• _EXERCISE PROMPT_:
Write out every entry in full. Leave nothing out.

• _STUDY MATERIAL_:

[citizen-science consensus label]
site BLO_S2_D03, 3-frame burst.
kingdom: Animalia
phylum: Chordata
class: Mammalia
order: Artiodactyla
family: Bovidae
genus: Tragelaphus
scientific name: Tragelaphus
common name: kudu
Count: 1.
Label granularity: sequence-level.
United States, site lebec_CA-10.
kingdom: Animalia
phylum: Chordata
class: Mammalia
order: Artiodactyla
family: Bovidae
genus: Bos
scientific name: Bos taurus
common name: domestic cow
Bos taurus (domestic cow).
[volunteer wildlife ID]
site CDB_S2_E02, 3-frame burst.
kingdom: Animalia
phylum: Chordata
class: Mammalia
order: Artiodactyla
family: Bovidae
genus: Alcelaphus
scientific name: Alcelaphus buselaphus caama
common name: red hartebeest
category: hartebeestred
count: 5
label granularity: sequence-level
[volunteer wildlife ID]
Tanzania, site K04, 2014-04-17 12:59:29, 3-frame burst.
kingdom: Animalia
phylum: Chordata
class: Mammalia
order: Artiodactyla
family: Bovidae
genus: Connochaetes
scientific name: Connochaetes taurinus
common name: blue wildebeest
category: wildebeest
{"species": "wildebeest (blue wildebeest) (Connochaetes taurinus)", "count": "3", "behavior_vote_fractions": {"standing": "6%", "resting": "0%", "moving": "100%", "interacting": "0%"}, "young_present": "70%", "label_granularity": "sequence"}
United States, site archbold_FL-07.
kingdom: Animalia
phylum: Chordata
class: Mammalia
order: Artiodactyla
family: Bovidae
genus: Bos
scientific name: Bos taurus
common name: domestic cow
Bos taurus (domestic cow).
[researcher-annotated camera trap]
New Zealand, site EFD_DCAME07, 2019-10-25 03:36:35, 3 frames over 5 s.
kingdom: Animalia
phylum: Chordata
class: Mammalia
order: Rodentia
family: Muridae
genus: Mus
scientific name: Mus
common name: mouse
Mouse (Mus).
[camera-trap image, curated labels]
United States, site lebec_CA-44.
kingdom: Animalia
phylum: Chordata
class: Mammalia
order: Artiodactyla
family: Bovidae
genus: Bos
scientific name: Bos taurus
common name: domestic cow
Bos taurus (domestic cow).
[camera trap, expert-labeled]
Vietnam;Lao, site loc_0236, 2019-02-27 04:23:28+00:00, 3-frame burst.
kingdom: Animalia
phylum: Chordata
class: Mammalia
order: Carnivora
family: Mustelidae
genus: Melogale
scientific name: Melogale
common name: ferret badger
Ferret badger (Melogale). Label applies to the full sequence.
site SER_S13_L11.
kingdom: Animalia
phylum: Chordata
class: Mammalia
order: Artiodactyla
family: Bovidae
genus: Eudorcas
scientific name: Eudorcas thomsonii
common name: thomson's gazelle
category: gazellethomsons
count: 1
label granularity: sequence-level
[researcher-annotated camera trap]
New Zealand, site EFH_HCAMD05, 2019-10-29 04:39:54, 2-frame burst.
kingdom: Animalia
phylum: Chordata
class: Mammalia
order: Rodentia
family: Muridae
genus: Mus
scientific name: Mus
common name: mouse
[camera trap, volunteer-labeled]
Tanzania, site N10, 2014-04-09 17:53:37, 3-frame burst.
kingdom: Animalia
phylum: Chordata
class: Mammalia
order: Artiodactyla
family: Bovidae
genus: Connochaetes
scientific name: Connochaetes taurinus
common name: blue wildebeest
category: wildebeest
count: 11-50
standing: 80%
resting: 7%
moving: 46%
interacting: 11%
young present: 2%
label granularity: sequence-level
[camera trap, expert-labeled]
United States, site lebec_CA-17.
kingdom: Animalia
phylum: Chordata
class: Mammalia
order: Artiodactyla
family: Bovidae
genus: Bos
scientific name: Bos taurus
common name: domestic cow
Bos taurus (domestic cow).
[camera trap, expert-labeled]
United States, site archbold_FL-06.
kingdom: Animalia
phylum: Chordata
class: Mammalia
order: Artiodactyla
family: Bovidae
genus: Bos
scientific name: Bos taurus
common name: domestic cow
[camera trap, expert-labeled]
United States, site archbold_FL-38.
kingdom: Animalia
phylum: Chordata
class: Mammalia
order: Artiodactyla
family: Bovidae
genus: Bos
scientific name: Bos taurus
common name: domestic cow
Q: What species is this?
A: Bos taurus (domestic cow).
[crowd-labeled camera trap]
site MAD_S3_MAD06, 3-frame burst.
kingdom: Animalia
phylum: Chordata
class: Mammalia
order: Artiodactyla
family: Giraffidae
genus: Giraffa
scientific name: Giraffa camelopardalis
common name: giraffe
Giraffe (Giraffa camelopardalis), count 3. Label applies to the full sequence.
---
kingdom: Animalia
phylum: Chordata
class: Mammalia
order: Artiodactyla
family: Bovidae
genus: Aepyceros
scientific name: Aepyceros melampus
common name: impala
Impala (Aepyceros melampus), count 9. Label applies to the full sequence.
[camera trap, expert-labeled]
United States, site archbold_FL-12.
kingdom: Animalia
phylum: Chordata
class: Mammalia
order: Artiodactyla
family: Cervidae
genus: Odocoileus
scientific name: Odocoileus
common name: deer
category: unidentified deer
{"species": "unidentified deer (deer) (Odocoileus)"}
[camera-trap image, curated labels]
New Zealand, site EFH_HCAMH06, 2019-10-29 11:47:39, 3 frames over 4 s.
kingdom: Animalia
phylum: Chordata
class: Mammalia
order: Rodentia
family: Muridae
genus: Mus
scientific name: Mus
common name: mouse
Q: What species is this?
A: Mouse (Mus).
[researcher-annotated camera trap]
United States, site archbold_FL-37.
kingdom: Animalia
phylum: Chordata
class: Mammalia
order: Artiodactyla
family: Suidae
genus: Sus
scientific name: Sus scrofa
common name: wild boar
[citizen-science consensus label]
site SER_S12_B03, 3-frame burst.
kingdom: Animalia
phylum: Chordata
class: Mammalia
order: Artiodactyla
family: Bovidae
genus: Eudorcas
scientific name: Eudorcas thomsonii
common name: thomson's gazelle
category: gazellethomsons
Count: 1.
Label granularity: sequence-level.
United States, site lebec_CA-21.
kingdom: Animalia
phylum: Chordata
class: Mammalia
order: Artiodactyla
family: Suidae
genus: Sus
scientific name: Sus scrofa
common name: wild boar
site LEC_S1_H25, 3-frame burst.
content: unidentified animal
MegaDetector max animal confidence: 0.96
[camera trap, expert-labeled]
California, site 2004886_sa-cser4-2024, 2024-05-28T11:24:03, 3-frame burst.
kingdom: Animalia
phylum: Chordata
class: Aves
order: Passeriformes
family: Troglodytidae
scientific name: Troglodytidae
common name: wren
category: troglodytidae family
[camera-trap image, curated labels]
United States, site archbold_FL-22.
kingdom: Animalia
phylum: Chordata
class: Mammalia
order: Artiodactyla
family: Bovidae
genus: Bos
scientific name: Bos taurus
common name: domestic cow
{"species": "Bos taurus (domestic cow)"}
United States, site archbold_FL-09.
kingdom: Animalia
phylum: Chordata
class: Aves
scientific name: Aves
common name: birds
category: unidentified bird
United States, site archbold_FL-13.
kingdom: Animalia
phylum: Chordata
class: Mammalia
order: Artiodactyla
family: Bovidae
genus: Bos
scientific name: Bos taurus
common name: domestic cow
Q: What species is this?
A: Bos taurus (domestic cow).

• _ANSWER TO THE EXERCISE_:
[citizen-science consensus label]
site BLO_S2_D03, 3-frame burst.
kingdom: Animalia
phylum: Chordata
class: Mammalia
order: Artiodactyla
family: Bovidae
genus: Tragelaphus
scientific name: Tragelaphus
common name: kudu
Count: 1.
Label granularity: sequence-level.
United States, site lebec_CA-10.
kingdom: Animalia
phylum: Chordata
class: Mammalia
order: Artiodactyla
family: Bovidae
genus: Bos
scientific name: Bos taurus
common name: domestic cow
Bos taurus (domestic cow).
[volunteer wildlife ID]
site CDB_S2_E02, 3-frame burst.
kingdom: Animalia
phylum: Chordata
class: Mammalia
order: Artiodactyla
family: Bovidae
genus: Alcelaphus
scientific name: Alcelaphus buselaphus caama
common name: red hartebeest
category: hartebeestred
count: 5
label granularity: sequence-level
[volunteer wildlife ID]
Tanzania, site K04, 2014-04-17 12:59:29, 3-frame burst.
kingdom: Animalia
phylum: Chordata
class: Mammalia
order: Artiodactyla
family: Bovidae
genus: Connochaetes
scientific name: Connochaetes taurinus
common name: blue wildebeest
category: wildebeest
{"species": "wildebeest (blue wildebeest) (Connochaetes taurinus)", "count": "3", "behavior_vote_fractions": {"standing": "6%", "resting": "0%", "moving": "100%", "interacting": "0%"}, "young_present": "70%", "label_granularity": "sequence"}
United States, site archbold_FL-07.
kingdom: Animalia
phylum: Chordata
class: Mammalia
order: Artiodactyla
family: Bovidae
genus: Bos
scientific name: Bos taurus
common name: domestic cow
Bos taurus (domestic cow).
[researcher-annotated camera trap]
New Zealand, site EFD_DCAME07, 2019-10-25 03:36:35, 3 frames over 5 s.
kingdom: Animalia
phylum: Chordata
class: Mammalia
order: Rodentia
family: Muridae
genus: Mus
scientific name: Mus
common name: mouse
Mouse (Mus).
[camera-trap image, curated labels]
United States, site lebec_CA-44.
kingdom: Animalia
phylum: Chordata
class: Mammalia
order: Artiodactyla
family: Bovidae
genus: Bos
scientific name: Bos taurus
common name: domestic cow
Bos taurus (domestic cow).
[camera trap, expert-labeled]
Vietnam;Lao, site loc_0236, 2019-02-27 04:23:28+00:00, 3-frame burst.
kingdom: Animalia
phylum: Chordata
class: Mammalia
order: Carnivora
family: Mustelidae
genus: Melogale
scientific name: Melogale
common name: ferret badger
Ferret badger (Melogale). Label applies to the full sequence.
site SER_S13_L11.
kingdom: Animalia
phylum: Chordata
class: Mammalia
order: Artiodactyla
family: Bovidae
genus: Eudorcas
scientific name: Eudorcas thomsonii
common name: thomson's gazelle
category: gazellethomsons
count: 1
label granularity: sequence-level
[researcher-annotated camera trap]
New Zealand, site EFH_HCAMD05, 2019-10-29 04:39:54, 2-frame burst.
kingdom: Animalia
phylum: Chordata
class: Mammalia
order: Rodentia
family: Muridae
genus: Mus
scientific name: Mus
common name: mouse
[camera trap, volunteer-labeled]
Tanzania, site N10, 2014-04-09 17:53:37, 3-frame burst.
kingdom: Animalia
phylum: Chordata
class: Mammalia
order: Artiodactyla
family: Bovidae
genus: Connochaetes
scientific name: Connochaetes taurinus
common name: blue wildebeest
category: wildebeest
count: 11-50
standing: 80%
resting: 7%
moving: 46%
interacting: 11%
young present: 2%
label granularity: sequence-level
[camera trap, expert-labeled]
United States, site lebec_CA-17.
kingdom: Animalia
phylum: Chordata
class: Mammalia
order: Artiodactyla
family: Bovidae
genus: Bos
scientific name: Bos taurus
common name: domestic cow
Bos taurus (domestic cow).
[camera trap, expert-labeled]
United States, site archbold_FL-06.
kingdom: Animalia
phylum: Chordata
class: Mammalia
order: Artiodactyla
family: Bovidae
genus: Bos
scientific name: Bos taurus
common name: domestic cow
[camera trap, expert-labeled]
United States, site archbold_FL-38.
kingdom: Animalia
phylum: Chordata
class: Mammalia
order: Artiodactyla
family: Bovidae
genus: Bos
scientific name: Bos taurus
common name: domestic cow
Q: What species is this?
A: Bos taurus (domestic cow).
[crowd-labeled camera trap]
site MAD_S3_MAD06, 3-frame burst.
kingdom: Animalia
phylum: Chordata
class: Mammalia
order: Artiodactyla
family: Giraffidae
genus: Giraffa
scientific name: Giraffa camelopardalis
common name: giraffe
Giraffe (Giraffa camelopardalis), count 3. Label applies to the full sequence.
---
kingdom: Animalia
phylum: Chordata
class: Mammalia
order: Artiodactyla
family: Bovidae
genus: Aepyceros
scientific name: Aepyceros melampus
common name: impala
Impala (Aepyceros melampus), count 9. Label applies to the full sequence.
[camera trap, expert-labeled]
United States, site archbold_FL-12.
kingdom: Animalia
phylum: Chordata
class: Mammalia
order: Artiodactyla
family: Cervidae
genus: Odocoileus
scientific name: Odocoileus
common name: deer
category: unidentified deer
{"species": "unidentified deer (deer) (Odocoileus)"}
[camera-trap image, curated labels]
New Zealand, site EFH_HCAMH06, 2019-10-29 11:47:39, 3 frames over 4 s.
kingdom: Animalia
phylum: Chordata
class: Mammalia
order: Rodentia
family: Muridae
genus: Mus
scientific name: Mus
common name: mouse
Q: What species is this?
A: Mouse (Mus).
[researcher-annotated camera trap]
United States, site archbold_FL-37.
kingdom: Animalia
phylum: Chordata
class: Mammalia
order: Artiodactyla
family: Suidae
genus: Sus
scientific name: Sus scrofa
common name: wild boar
[citizen-science consensus label]
site SER_S12_B03, 3-frame burst.
kingdom: Animalia
phylum: Chordata
class: Mammalia
order: Artiodactyla
family: Bovidae
genus: Eudorcas
scientific name: Eudorcas thomsonii
common name: thomson's gazelle
category: gazellethomsons
Count: 1.
Label granularity: sequence-level.
United States, site lebec_CA-21.
kingdom: Animalia
phylum: Chordata
class: Mammalia
order: Artiodactyla
family: Suidae
genus: Sus
scientific name: Sus scrofa
common name: wild boar
site LEC_S1_H25, 3-frame burst.
content: unidentified animal
MegaDetector max animal confidence: 0.96
[camera trap, expert-labeled]
California, site 2004886_sa-cser4-2024, 2024-05-28T11:24:03, 3-frame burst.
kingdom: Animalia
phylum: Chordata
class: Aves
order: Passeriformes
family: Troglodytidae
scientific name: Troglodytidae
common name: wren
category: troglodytidae family
[camera-trap image, curated labels]
United States, site archbold_FL-22.
kingdom: Animalia
phylum: Chordata
class: Mammalia
order: Artiodactyla
family: Bovidae
genus: Bos
scientific name: Bos taurus
common name: domestic cow
{"species": "Bos taurus (domestic cow)"}
United States, site archbold_FL-09.
kingdom: Animalia
phylum: Chordata
class: Aves
scientific name: Aves
common name: birds
category: unidentified bird
United States, site archbold_FL-13.
kingdom: Animalia
phylum: Chordata
class: Mammalia
order: Artiodactyla
family: Bovidae
genus: Bos
scientific name: Bos taurus
common name: domestic cow
Q: What species is this?
A: Bos taurus (domestic cow).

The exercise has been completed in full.